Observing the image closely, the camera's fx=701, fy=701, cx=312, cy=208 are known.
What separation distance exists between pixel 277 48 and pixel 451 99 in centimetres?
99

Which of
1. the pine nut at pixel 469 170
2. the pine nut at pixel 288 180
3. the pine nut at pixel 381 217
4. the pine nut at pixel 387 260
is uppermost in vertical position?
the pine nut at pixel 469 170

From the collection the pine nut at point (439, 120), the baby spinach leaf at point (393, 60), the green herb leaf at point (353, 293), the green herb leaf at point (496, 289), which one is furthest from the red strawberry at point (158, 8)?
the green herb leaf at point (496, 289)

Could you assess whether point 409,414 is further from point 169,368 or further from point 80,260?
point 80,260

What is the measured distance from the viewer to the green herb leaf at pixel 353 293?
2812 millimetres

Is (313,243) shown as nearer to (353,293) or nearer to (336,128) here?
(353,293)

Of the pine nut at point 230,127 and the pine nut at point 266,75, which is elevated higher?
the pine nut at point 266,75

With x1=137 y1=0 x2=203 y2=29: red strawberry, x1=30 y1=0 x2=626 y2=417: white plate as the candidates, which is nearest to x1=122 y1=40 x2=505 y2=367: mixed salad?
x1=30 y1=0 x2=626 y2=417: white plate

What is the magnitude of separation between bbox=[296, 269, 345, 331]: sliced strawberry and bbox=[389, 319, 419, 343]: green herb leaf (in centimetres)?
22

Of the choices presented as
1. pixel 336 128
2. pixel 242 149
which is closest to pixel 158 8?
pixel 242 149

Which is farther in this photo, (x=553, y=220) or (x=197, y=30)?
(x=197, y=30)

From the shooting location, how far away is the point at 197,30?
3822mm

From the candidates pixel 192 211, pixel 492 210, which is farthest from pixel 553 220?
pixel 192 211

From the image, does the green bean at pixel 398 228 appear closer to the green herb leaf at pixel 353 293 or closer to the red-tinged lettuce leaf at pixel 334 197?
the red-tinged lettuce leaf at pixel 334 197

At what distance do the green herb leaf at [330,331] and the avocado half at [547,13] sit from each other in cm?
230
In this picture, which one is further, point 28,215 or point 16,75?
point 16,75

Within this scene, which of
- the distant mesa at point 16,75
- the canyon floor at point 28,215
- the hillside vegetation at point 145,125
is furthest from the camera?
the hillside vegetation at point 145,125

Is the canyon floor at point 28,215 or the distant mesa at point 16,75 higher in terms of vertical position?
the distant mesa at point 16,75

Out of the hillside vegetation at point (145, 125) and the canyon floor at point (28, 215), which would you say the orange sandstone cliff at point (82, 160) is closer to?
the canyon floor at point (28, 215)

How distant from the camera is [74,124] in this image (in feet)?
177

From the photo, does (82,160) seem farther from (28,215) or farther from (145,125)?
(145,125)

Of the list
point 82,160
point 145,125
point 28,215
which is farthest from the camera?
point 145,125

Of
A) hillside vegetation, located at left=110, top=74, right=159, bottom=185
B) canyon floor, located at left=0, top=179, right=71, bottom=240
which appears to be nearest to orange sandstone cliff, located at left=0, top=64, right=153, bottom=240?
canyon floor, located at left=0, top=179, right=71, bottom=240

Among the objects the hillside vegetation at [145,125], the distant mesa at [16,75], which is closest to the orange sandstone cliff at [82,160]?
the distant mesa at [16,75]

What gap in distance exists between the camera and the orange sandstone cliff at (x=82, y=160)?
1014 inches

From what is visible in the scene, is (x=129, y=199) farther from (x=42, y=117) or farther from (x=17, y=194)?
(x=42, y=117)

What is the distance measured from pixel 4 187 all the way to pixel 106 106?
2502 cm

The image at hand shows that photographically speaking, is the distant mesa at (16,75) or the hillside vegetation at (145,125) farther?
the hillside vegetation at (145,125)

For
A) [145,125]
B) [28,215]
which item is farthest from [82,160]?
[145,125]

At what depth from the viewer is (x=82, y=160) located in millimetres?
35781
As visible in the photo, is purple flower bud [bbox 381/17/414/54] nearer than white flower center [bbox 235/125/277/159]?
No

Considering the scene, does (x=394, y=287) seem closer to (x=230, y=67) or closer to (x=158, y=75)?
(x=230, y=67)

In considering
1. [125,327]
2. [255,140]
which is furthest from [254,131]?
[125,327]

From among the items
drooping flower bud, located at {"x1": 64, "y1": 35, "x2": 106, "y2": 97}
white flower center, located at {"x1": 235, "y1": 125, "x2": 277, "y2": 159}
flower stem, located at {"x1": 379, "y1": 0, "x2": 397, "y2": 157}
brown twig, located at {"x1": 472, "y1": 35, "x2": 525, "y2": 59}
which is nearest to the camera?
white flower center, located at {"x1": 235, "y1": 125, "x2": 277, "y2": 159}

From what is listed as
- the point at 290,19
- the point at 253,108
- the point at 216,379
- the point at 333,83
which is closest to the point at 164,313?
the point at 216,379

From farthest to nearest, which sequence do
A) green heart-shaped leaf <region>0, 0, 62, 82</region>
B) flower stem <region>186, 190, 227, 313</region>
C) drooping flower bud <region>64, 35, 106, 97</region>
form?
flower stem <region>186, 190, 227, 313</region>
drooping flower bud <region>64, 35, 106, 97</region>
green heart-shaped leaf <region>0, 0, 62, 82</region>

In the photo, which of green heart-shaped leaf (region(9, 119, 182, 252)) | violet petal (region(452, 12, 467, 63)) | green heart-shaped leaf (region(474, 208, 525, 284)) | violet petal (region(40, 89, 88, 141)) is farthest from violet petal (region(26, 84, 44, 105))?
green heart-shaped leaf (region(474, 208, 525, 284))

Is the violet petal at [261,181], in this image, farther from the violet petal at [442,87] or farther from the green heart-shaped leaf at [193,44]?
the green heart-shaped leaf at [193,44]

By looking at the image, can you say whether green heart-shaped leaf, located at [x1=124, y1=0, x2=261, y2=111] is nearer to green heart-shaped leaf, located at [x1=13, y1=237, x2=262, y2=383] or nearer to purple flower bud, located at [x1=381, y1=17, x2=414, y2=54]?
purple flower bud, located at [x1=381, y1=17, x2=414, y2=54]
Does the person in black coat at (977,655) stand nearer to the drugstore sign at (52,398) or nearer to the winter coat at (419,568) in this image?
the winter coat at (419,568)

Task details: Rewrite the lines from the one containing "From among the items" through the end of the rows, replacing "violet petal" with "lilac petal" and leaving everything else unchanged.

Response to the task:
From among the items
drooping flower bud, located at {"x1": 64, "y1": 35, "x2": 106, "y2": 97}
white flower center, located at {"x1": 235, "y1": 125, "x2": 277, "y2": 159}
flower stem, located at {"x1": 379, "y1": 0, "x2": 397, "y2": 157}
brown twig, located at {"x1": 472, "y1": 35, "x2": 525, "y2": 59}
which is nearest to the camera?
white flower center, located at {"x1": 235, "y1": 125, "x2": 277, "y2": 159}

From what is listed as
- the point at 290,19
- the point at 253,108
- the point at 216,379
- the point at 333,83
which is closest to the point at 164,313?
the point at 216,379

From farthest to nearest, which sequence do
A) green heart-shaped leaf <region>0, 0, 62, 82</region>
B) flower stem <region>186, 190, 227, 313</region>
C) drooping flower bud <region>64, 35, 106, 97</region>
form?
flower stem <region>186, 190, 227, 313</region>
drooping flower bud <region>64, 35, 106, 97</region>
green heart-shaped leaf <region>0, 0, 62, 82</region>

In the photo, which of green heart-shaped leaf (region(9, 119, 182, 252)) | lilac petal (region(452, 12, 467, 63)) | green heart-shaped leaf (region(474, 208, 525, 284)) | lilac petal (region(40, 89, 88, 141)) is farthest from lilac petal (region(26, 84, 44, 105))?
green heart-shaped leaf (region(474, 208, 525, 284))

Is the lilac petal at [261,181], in this image, farther from the lilac petal at [442,87] or farther from the green heart-shaped leaf at [193,44]?
the green heart-shaped leaf at [193,44]

By looking at the image, can you say whether green heart-shaped leaf, located at [x1=124, y1=0, x2=261, y2=111] is nearer to green heart-shaped leaf, located at [x1=13, y1=237, x2=262, y2=383] or nearer to purple flower bud, located at [x1=381, y1=17, x2=414, y2=54]?
purple flower bud, located at [x1=381, y1=17, x2=414, y2=54]
Does the person in black coat at (977,655) stand nearer to the drugstore sign at (52,398) or nearer to the winter coat at (419,568) in this image?
the winter coat at (419,568)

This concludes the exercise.